TeamLead: But my buddy has 8 papers!
HR: Why don’t we round it up to 10?
TeamLead: That’s too many. 8 is just right, that’s it, and adding buzzwords to it, it has to look like we’re doing something cool!

Someone even dug up Mark Moyou’s Google Scholar page and said he doesn’t even qualify. Not to mention this guy, this whole group or even the head himself doesn’t measure up.
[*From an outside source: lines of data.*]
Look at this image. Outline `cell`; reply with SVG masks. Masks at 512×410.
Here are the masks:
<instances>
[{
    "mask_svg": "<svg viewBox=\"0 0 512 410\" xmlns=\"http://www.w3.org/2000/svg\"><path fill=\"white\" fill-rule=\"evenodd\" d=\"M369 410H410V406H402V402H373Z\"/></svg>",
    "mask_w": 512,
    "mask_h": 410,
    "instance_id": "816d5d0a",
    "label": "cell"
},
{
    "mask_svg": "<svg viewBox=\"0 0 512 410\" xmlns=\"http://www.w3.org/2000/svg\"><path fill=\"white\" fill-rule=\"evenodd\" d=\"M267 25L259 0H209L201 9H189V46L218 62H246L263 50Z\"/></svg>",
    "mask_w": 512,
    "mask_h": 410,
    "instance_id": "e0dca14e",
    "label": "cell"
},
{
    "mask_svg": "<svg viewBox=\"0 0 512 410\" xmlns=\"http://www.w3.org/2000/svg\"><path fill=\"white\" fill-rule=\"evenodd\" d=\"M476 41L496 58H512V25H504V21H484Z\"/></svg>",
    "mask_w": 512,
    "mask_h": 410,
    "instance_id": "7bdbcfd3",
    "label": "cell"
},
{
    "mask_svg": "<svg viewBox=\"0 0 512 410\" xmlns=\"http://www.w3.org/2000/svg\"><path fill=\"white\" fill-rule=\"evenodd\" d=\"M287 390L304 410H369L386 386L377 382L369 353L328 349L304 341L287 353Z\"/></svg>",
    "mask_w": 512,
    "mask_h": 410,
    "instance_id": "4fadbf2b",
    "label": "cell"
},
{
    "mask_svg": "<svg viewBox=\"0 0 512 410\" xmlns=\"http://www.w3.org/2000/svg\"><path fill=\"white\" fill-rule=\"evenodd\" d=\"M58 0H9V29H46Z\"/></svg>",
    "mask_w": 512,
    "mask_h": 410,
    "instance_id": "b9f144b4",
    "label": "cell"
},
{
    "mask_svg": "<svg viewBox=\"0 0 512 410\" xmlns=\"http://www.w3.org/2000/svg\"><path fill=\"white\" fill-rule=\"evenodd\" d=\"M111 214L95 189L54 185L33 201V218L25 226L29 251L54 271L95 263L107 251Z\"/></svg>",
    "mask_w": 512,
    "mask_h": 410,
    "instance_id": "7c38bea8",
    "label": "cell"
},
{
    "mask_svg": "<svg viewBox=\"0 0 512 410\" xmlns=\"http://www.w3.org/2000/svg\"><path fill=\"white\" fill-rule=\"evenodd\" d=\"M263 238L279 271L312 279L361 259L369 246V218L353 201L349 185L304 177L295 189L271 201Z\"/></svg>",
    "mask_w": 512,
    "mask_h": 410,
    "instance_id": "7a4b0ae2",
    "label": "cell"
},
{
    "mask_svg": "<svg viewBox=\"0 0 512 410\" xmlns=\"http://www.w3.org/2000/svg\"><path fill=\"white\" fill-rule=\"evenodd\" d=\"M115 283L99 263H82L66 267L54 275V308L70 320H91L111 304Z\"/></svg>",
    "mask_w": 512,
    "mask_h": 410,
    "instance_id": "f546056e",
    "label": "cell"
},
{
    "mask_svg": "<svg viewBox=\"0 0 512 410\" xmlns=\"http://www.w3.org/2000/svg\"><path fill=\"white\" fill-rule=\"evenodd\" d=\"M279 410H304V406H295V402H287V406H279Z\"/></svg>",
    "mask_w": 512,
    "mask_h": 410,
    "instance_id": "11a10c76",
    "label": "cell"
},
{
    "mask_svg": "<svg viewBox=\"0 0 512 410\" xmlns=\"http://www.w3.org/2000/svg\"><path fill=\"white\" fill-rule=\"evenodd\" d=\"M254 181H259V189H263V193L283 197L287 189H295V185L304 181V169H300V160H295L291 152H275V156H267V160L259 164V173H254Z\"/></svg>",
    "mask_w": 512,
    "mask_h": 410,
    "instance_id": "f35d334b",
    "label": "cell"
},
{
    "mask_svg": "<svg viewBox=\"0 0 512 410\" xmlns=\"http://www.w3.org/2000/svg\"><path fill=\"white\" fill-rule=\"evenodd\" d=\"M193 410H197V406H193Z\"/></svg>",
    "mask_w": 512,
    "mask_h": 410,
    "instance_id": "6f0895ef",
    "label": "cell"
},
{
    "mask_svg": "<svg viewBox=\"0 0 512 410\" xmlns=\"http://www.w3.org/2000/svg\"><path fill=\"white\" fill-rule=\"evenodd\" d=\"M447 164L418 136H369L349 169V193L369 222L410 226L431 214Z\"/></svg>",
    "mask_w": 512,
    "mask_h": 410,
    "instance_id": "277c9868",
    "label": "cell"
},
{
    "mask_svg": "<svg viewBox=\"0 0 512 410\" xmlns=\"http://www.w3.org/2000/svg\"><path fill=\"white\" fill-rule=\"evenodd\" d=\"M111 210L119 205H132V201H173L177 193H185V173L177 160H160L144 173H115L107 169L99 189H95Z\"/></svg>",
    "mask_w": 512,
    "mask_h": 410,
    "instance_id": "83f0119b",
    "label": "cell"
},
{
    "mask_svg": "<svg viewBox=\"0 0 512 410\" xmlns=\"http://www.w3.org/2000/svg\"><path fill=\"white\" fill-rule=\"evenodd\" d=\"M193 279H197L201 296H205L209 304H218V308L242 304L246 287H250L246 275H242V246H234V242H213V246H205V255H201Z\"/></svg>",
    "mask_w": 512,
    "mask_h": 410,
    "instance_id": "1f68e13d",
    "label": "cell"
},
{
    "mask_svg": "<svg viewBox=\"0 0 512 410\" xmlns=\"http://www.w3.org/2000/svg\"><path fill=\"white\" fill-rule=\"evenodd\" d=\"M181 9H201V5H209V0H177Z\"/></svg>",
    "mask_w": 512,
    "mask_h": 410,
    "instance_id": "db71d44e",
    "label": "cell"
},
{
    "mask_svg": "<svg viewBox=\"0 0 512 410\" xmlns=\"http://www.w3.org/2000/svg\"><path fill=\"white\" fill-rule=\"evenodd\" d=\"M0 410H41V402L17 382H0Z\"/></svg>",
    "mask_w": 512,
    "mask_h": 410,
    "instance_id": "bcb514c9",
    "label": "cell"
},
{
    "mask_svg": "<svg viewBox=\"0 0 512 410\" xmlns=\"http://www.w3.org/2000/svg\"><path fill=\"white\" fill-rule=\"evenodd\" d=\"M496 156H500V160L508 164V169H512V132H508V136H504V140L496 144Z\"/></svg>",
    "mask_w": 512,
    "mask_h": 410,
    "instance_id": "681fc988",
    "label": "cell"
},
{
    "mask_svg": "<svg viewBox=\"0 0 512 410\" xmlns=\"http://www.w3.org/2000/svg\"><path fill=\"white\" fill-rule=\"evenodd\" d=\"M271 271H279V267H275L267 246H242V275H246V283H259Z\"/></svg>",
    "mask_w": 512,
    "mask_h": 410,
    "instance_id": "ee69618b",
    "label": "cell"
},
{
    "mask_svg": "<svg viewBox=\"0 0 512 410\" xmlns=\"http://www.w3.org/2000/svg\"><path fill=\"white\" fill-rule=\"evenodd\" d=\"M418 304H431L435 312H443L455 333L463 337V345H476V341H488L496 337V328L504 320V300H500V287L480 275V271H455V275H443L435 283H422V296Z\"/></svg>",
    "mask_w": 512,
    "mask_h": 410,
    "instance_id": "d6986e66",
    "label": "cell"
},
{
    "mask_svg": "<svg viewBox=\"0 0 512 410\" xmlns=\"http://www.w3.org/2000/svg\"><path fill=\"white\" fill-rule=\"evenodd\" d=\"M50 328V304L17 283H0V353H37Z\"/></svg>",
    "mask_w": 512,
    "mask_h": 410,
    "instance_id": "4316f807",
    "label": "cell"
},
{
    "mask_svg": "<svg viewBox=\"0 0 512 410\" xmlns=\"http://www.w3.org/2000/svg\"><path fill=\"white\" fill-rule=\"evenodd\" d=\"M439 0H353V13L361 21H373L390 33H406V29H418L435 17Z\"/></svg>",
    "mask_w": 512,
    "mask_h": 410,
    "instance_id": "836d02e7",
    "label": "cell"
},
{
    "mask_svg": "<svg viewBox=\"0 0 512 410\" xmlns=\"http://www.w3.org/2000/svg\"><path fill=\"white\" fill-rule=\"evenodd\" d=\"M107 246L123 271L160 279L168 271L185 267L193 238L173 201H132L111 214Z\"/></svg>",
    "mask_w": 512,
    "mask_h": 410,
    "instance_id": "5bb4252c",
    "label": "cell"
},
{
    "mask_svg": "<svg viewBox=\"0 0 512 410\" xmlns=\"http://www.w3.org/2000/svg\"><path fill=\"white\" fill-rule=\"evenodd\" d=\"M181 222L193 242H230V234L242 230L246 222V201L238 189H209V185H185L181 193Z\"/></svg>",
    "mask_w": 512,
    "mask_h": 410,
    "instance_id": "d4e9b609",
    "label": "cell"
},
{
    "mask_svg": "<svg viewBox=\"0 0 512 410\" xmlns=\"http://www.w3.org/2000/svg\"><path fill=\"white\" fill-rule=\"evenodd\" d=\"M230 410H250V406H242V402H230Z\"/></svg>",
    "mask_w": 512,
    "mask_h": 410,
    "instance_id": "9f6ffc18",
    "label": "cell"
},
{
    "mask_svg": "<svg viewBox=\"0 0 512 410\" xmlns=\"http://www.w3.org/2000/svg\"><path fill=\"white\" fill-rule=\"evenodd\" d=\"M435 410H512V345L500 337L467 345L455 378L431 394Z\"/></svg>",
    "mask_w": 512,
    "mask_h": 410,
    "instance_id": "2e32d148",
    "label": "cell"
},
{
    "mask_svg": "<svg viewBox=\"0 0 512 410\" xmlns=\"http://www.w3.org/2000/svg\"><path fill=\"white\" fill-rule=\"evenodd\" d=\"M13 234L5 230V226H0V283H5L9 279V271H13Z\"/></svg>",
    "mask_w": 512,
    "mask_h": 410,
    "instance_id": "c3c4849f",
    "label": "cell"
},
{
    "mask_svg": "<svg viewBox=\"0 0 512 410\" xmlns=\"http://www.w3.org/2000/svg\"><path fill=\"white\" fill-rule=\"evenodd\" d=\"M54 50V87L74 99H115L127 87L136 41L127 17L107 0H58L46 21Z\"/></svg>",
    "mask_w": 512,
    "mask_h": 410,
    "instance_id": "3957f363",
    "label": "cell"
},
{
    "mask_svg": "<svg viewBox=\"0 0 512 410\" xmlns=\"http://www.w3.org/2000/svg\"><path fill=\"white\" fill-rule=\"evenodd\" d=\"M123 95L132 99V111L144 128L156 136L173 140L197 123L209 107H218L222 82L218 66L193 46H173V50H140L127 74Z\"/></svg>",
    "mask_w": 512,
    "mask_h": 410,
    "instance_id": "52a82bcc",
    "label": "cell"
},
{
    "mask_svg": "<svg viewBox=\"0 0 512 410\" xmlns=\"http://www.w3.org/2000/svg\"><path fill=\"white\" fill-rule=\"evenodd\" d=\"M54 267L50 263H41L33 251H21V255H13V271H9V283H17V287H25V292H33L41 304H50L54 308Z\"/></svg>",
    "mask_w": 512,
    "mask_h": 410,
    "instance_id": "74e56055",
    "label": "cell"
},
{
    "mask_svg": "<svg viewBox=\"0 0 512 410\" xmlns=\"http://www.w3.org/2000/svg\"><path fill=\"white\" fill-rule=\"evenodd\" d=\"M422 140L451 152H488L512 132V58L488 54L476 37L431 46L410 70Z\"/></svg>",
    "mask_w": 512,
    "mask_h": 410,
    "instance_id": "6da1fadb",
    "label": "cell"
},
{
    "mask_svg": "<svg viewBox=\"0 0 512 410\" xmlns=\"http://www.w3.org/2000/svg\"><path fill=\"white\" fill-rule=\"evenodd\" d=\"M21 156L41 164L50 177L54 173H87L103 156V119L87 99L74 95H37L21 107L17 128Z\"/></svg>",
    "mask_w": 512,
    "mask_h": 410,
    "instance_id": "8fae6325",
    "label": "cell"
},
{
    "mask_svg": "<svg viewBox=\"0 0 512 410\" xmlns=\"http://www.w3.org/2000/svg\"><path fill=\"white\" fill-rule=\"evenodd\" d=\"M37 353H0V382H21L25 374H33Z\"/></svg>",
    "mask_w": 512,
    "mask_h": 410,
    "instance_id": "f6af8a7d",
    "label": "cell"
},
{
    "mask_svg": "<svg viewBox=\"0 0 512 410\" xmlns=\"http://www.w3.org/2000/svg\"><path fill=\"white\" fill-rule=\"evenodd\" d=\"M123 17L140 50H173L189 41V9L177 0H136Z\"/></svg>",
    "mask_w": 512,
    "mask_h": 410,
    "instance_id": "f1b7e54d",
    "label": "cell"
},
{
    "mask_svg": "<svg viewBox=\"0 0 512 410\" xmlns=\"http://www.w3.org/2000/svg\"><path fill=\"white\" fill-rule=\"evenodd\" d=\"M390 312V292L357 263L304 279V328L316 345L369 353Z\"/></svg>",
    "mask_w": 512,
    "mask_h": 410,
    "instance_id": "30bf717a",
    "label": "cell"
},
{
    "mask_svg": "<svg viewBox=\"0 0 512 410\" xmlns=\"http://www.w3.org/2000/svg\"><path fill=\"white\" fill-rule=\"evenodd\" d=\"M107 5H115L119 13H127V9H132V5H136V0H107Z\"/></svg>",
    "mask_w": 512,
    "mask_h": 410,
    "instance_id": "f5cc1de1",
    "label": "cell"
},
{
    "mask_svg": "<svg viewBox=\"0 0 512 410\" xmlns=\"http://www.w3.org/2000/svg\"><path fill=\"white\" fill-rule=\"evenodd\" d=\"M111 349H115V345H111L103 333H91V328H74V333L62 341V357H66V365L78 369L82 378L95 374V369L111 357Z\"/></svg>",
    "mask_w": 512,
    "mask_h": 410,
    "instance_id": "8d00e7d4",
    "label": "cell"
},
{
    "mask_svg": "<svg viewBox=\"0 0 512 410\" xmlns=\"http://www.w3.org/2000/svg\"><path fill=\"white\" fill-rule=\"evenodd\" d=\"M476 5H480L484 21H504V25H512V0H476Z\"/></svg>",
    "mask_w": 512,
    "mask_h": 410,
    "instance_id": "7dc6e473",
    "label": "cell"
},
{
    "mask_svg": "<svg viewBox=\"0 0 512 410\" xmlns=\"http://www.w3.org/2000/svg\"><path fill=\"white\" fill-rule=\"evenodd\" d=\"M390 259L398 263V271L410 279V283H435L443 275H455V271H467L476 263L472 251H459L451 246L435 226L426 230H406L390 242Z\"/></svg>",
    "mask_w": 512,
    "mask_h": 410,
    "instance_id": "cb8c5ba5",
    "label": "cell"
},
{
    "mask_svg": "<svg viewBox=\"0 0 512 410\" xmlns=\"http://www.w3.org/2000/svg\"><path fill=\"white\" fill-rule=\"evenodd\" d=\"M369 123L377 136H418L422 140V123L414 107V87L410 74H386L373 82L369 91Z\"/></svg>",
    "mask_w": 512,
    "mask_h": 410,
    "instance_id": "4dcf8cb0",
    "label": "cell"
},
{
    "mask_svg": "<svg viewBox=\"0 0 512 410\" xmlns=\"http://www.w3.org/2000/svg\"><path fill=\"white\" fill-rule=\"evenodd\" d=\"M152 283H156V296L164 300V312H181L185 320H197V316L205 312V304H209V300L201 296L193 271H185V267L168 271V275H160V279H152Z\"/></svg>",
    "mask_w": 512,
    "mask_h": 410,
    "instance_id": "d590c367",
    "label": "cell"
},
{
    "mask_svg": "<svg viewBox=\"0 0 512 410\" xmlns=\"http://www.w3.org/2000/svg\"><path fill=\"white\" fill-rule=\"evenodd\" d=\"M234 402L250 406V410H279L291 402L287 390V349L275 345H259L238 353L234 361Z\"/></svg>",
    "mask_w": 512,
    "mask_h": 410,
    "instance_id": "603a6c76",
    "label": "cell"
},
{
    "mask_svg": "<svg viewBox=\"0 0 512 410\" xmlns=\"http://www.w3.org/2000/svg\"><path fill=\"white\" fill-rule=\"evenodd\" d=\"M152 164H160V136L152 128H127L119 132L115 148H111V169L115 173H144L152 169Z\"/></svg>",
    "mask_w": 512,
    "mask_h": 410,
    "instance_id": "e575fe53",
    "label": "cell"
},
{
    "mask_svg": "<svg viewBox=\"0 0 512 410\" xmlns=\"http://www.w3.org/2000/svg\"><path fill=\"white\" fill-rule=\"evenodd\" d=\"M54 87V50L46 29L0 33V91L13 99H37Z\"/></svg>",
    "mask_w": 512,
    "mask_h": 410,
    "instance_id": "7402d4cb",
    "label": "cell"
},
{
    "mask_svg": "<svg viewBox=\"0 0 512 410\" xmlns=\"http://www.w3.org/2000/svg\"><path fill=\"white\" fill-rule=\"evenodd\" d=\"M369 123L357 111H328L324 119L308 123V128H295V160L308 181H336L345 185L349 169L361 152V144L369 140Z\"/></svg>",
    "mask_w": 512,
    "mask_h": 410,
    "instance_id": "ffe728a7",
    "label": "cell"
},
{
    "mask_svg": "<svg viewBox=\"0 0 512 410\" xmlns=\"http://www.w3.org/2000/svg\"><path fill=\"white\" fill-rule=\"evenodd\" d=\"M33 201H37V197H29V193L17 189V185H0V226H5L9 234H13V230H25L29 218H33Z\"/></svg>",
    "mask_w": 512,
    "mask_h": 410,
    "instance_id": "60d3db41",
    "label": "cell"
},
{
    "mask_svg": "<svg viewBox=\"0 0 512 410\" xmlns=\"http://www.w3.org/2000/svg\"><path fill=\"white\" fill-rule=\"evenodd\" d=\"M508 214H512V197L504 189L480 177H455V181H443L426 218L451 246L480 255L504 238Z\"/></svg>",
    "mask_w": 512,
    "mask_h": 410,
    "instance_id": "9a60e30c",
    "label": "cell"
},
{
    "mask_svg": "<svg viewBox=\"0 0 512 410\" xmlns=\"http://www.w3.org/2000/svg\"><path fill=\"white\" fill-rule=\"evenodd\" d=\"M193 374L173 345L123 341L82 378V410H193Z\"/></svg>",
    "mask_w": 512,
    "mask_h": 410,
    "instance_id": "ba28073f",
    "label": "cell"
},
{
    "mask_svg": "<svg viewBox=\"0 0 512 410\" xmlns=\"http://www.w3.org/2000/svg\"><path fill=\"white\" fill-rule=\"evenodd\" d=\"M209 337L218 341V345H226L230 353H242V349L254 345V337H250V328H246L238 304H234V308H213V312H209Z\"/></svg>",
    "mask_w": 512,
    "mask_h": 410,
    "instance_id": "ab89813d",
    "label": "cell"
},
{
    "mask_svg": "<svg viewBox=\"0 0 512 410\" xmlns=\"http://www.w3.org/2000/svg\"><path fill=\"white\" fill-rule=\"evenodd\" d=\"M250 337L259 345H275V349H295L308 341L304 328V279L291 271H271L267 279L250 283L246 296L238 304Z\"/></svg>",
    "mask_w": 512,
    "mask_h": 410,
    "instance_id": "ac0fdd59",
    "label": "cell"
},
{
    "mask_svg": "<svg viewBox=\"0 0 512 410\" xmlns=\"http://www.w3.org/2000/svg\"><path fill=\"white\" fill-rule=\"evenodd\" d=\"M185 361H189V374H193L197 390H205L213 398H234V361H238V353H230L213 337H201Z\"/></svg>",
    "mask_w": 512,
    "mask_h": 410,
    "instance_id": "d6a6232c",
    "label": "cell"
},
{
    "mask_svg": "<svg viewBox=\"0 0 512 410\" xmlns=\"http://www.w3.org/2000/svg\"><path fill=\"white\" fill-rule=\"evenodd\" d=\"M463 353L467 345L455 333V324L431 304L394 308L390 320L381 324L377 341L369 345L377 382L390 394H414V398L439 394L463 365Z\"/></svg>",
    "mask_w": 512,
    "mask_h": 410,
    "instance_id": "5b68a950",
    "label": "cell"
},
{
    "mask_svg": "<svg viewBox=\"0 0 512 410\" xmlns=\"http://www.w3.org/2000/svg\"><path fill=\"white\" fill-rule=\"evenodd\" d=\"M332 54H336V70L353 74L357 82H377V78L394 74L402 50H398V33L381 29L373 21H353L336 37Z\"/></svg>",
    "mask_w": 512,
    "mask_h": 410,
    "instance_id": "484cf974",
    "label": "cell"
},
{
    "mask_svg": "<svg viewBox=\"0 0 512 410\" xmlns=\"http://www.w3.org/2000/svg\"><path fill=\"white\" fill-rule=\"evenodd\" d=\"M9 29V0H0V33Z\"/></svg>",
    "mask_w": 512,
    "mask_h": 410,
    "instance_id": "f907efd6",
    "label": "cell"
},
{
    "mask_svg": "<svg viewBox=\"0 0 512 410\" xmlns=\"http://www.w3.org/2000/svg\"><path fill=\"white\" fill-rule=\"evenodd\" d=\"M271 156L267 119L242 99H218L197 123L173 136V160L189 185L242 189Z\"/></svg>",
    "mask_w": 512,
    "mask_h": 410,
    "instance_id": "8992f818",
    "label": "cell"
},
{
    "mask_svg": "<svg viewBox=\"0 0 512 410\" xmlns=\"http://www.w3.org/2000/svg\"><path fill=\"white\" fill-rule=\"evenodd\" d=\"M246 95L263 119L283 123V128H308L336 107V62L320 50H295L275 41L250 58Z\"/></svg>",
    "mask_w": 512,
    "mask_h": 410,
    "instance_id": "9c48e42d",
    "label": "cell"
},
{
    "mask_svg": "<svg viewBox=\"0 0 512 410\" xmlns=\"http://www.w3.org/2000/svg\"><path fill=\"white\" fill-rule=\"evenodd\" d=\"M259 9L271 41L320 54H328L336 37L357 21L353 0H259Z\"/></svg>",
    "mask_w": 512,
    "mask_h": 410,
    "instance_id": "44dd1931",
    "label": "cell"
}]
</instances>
Others say that even OpenAI co-founder Andrej Karpathy doesn’t measure up, not to mention NVIDIA itself – after all, he’s only got seven papers to his name at the top of the conference.
However, some people say, NVIDIA this requirement does not say that you need to be 8 a work, if you work with others more, this is still possible. But this is still a very strange request, if someone else has 7 high-quality, and another has 8 low-quality? It was also mocked that maybe the job posting was generated by NVIDIA’s own big language model, which didn’t seem to be of good quality. Seeing the ridicule, NVIDIA took the posting down, apologized that it was an error, and reposted the requirements for applying for the position, replacing at least 8 top papers with “a strong track record of presenting papers at top papers”. But judging from Twitter, people aren’t buying it. It seems that this “roll up to the sky” of the job announcement, the AI researchers who are already feeling the pressure of competition to offend deeply.
3.Sky-high salary, creative cake
There is so much money on the market, but the talent is so little, have no choice, more and more companies began to use a variety of creative ways to attract talent to join. This includes OpenAI’s unique salary program. According to, OpenAI offers a median salary of about $925,000 to software engineers. That includes a base salary of $300,000 and $625,000 in PPUs, a new type of financial incentive called Profit Participation Units (PPUs).
The core value of PPUs is the ability to share in the profits generated by OpenAI. This means that those who hold PPUs can take dividends on them when OpenAI makes money, or they can sell them to other investors. It sounds like PPUs are similar to stocks.
However, Sam Altman has repeatedly emphasized that OpenAI will not go public in the future. This also means that the value of PPUs is determined by the company’s internal guidelines and valuation tools. In short, it’s up to OpenAI itself. And relative to stocks, the ultimate value of PPUs seems much more uncertain: PPUs are based on OpenAI ultimately being able to achieve profitability. If it fails to turn a profit, there is a risk that the value of the PPU will go to zero. For an organization whose stated goal is to spend billions of dollars developing general-purpose AI, this could take years.
If they are sold to a willing buyer, PPUs are currently capped at 10 times their original stated value due to OpenAI’s structure as a “profit cap” company. This means that a PPU worth $1 million can only be sold for a maximum of $10 million. Additionally, OpenAI’s PPUs have a two-year lock-in period, which means that new hires must keep their equipment for two years before they can sell it. But for the engineers who are now crowding in to join, who really cares if the PPUs are capped at 10x or 20x under the aura of OpenAI?